▶ Instrucciones
Copia sin cambios la parte del fragmento sobre la potencia del habla que va desde "En algunos casos" hasta "IX, 1050ª, 1050b).", incluidas ambas.

En algunos casos el fin último es el ejercicio mismo de la facultad (por ejemplo, el fin de la vista es la visión, y no se produce ninguna obra distinta por la vista); en otros, diversamente, se produce algo (por ejemplo, del arte de construir deriva, además de la acción de construir, la casa) [...]. En esos casos en los que no  hay lugar para algún otro producto, además de la actividad, la actividad está dentro de los propios agentes: por ejemplo, la visión está en aquel que ve, el pensamiento en el pensante, la vida en el alma (Met., IX, 1050ª, 1050b).

        Los actos que cumplen siempre de nuevo la potencia-guión son acciones; aquellos que toman su autorización de la potencia-premisa, alcanzando un fin distinto del ejercicio de la facultad, son, sobre todo, kinesis, simples movimientos. El locutor, que tiene por repertorio solamente a la potencia natural del hablar, no se aleja jamás de esta última. La pone en escena, la hace resonar, la ensaya, pero sin avanzar a otra cosa. Por esto, el locutor no realiza movimientos sino acciones.

        El paradojal “guión” del hablante es la potencia del decir, es decir, aquello de lo que depende la existencia de cualquier guión particular. Debemos precisar, aún, que la potencia-partitura se subdivide en dos especies distintas; la lengua histórico-natural y la facultad del lenguaje. El acto de palabra, vale decir, la prestación virtuosa, cumple tanto la una como la otra al unísono: pero se trata nada menos que de formas diversas de dynamis. La lengua, marcada por vicisitudes sociales y culturales, es un repertorio ilimitado de actos lingüísticos potenciales: pensemos, por ejemplo, en el conjunto de frases de amor componibles a partir del peculiar sistema fonético, lexical, gramatical del italiano o del turco. La facultad del lenguaje, dotación biológica común a toda la especie, no equivale de ningún modo, por el contrario, a una clase (ni siquiera indefinida y expansiva) de enunciados eventuales, sino que se identifica con la capacidad genérica de enunciar. Mientras la lengua anticipa como consecuencia, en la forma y el contenido, a los actos concretos que el hablante puede realizar, la facultad es informe y vacía de contenidos: pura potencia indeterminada, siempre heterogénea respecto a algún acto precisable.

▶ Datos proporcionados
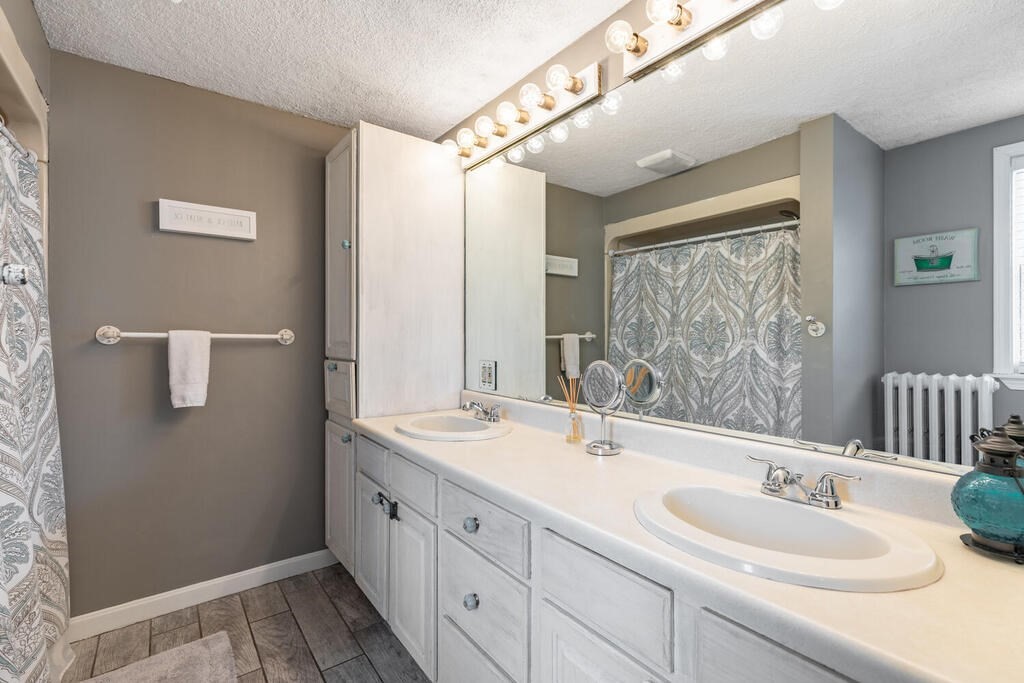 6 Spring Avenue Wakefield, MA 01880 - Photo 11 of 24 Gallery Image 11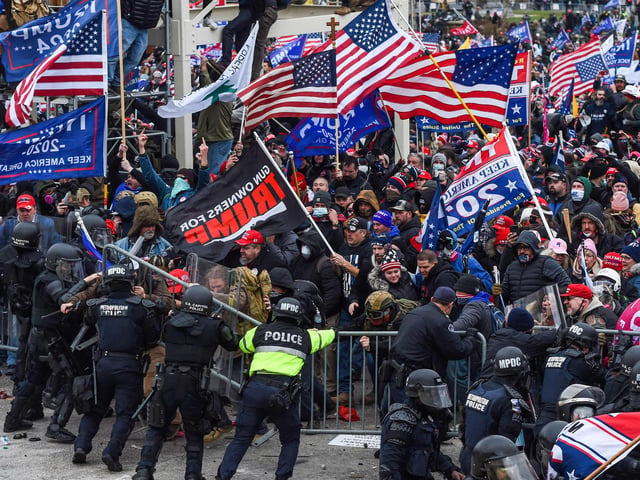 Trump supporters clash with police and security forces as they storm the US Capitol in Washington, DC on January 6, 2021. - Demonstrators breeched security and entered the Capitol as Congress debated the a 2020 presidential election Electoral Vote Certification. (Photo by ROBERTO SCHMIDT / AFP)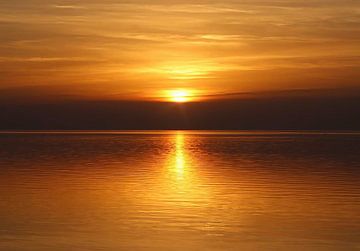 Dramatic Sunset, Waddenzee, Nederland van Nelemonsi Photo Art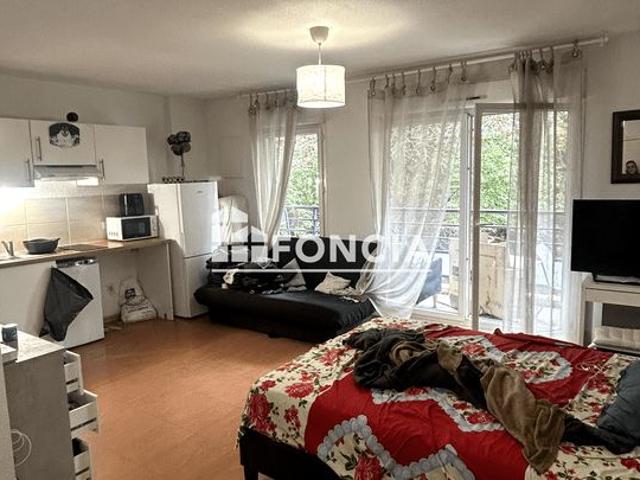 Studio 30 m² avec balcon – Résidence 2011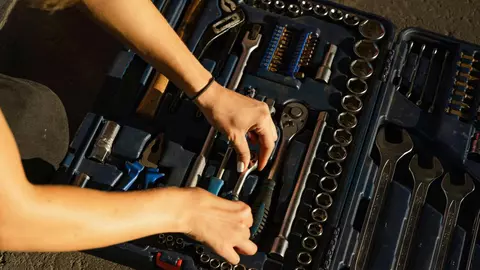 Avantajele pe care ţi le oferă propria trusă de scule în casă și în curte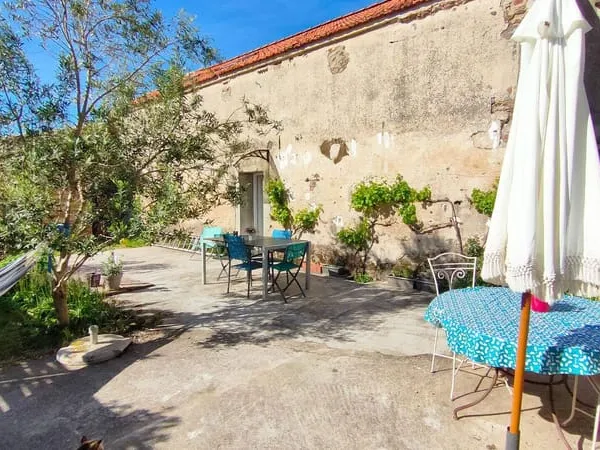 Maison 7 pièces 280 m²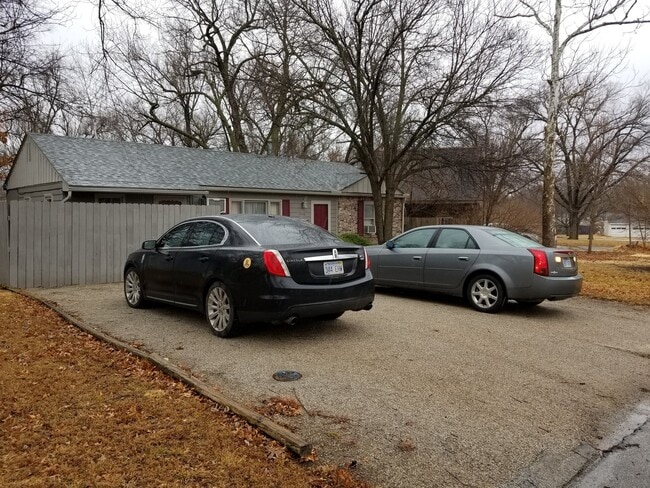 Building Photo - Very nice 3BR Rancher with appliances near Shunga Trails!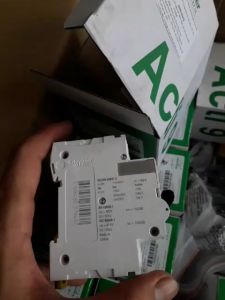 A9N18372 Schneider 80A 4P - thiết bị đóng cắt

▶ Respuesta escrita
En algunos casos el fin último es el ejercicio mismo de la facultad (por ejemplo, el fin de la vista es la visión, y no se produce ninguna obra distinta por la vista); en otros, diversamente, se produce algo (por ejemplo, del arte de construir deriva, además de la acción de construir, la casa) [...]. En esos casos en los que no  hay lugar para algún otro producto, además de la actividad, la actividad está dentro de los propios agentes: por ejemplo, la visión está en aquel que ve, el pensamiento en el pensante, la vida en el alma (Met., IX, 1050ª, 1050b).